3️⃣ Elution & Re-Immunoprecipitation (ChIP #2) → Release the protein-DNA complex, then use Antibody 2 to pull down a second protein bound to the same DNA.
4️⃣ DNA Purification & Analysis → The final enriched DNA is analyzed via qPCR, ChIP-Seq, or ChIP-ChIP to confirm co-binding.
Fluorescence In Situ Hybridization (FISH)
Fluorescence In Situ Hybridization (FISH) is a molecular technique used to detect and visualize specific DNA or RNA sequences on chromosomes using fluorescent probes.
🔬 Steps:
1️⃣ Fix cells/tissues on a slide.
2️⃣ Denature DNA to make it single-stranded.
3️⃣ Hybridize fluorescently labeled probes to complementary DNA/RNA sequences.
4️⃣ Wash away unbound probes and analyze under a fluorescence microscope.
✅ Applications:
✔ Detect chromosomal abnormalities (e.g., deletions, duplications, translocations).
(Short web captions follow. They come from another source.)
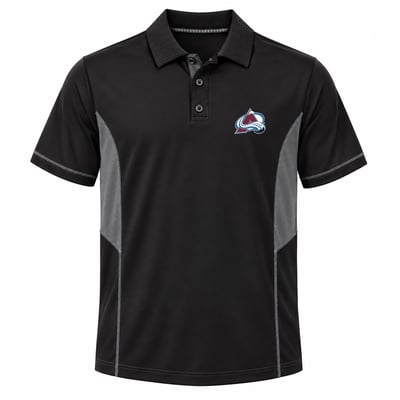 Colorado Avalanche Profile Big & Tall Color Block Panel Polo - Black/Charcoal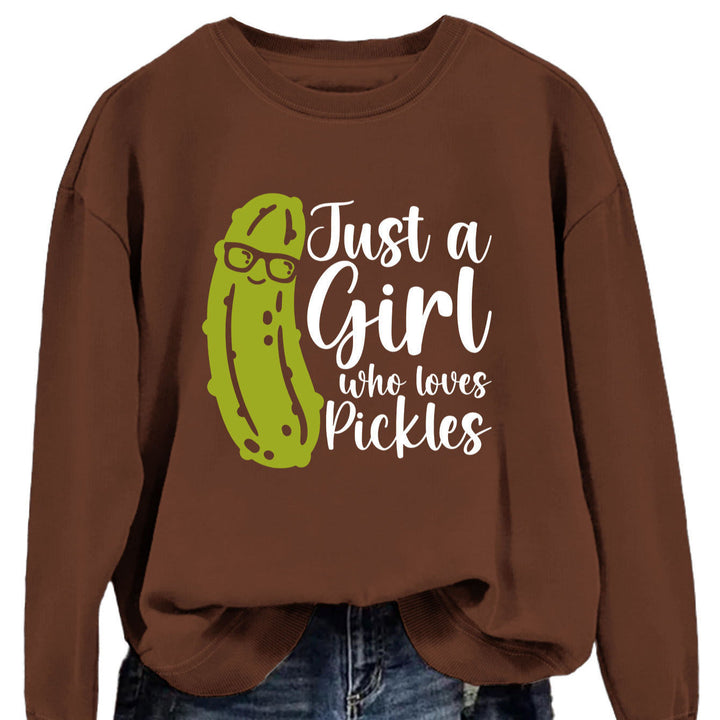 Sweatshirt pour femmes avec un motif de concombre humoristique et une coupe décontractée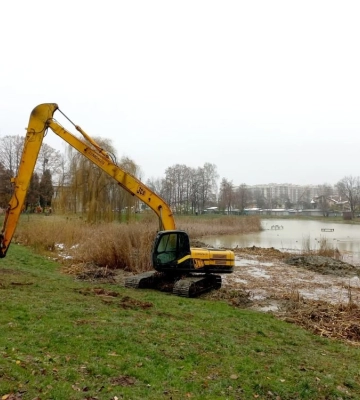 У Горіховому гаю у Львові чистять озеро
✔ Identify specific gene locations.
✔ Used in cancer diagnostics & genetic disorders (e.g., Down syndrome, HER2 amplification in breast cancer).
ATAC-Seq (Assay for Transposase-Accessible Chromatin Sequencing)
ATAC-Seq is a high-throughput technique used to identify open (accessible) chromatin regions, indicating active regulatory elements like promoters and enhancers.
🔬 Steps:
1️⃣ Isolate nuclei from cells/tissues.
2️⃣ Tn5 transposase cuts open chromatin and inserts sequencing adapters.
3️⃣ Perform PCR amplification & Next-Gen Sequencing (NGS).
4️⃣ Map reads to the genome to identify open chromatin regions.
✅ Applications:
✔ Identifies active enhancers, promoters, and transcription factor binding sites.
✔ Used in epigenetics & gene regulation studies.
✔ Requires less input DNA than traditional DNase-seq or ChIP-seq.
What is Hi-C, and what does it study?
Hi-C is a chromosome conformation capture (3C) technique used to study 3D genome organization by identifying long-range chromatin interactions.
How does Hi-C work?
- Crosslinking DNA with formaldehyde to preserve interactions.
- Restriction enzyme digestion and ligation to join interacting fragments.
- Sequencing to identify which DNA regions were in close spatial proximity.
What are the applications of Hi-C?
- Mapping topologically associating domains (TADs: TADs are 3D regions of the genome where DNA sequences interact more frequently with each other than with sequences outside the domain. They help regulate gene expression by organizing chromatin into functional units.)
- Understanding gene regulation and enhancer-promoter interactions.
- Studying structural variations in disease contexts (e.g., cancer, genetic disorders).
What are the limitations of Hi-C?
Expensive and data-heavy.
Lower resolution than single-molecule imaging.
Requires complex bioinformatics for data interpretation.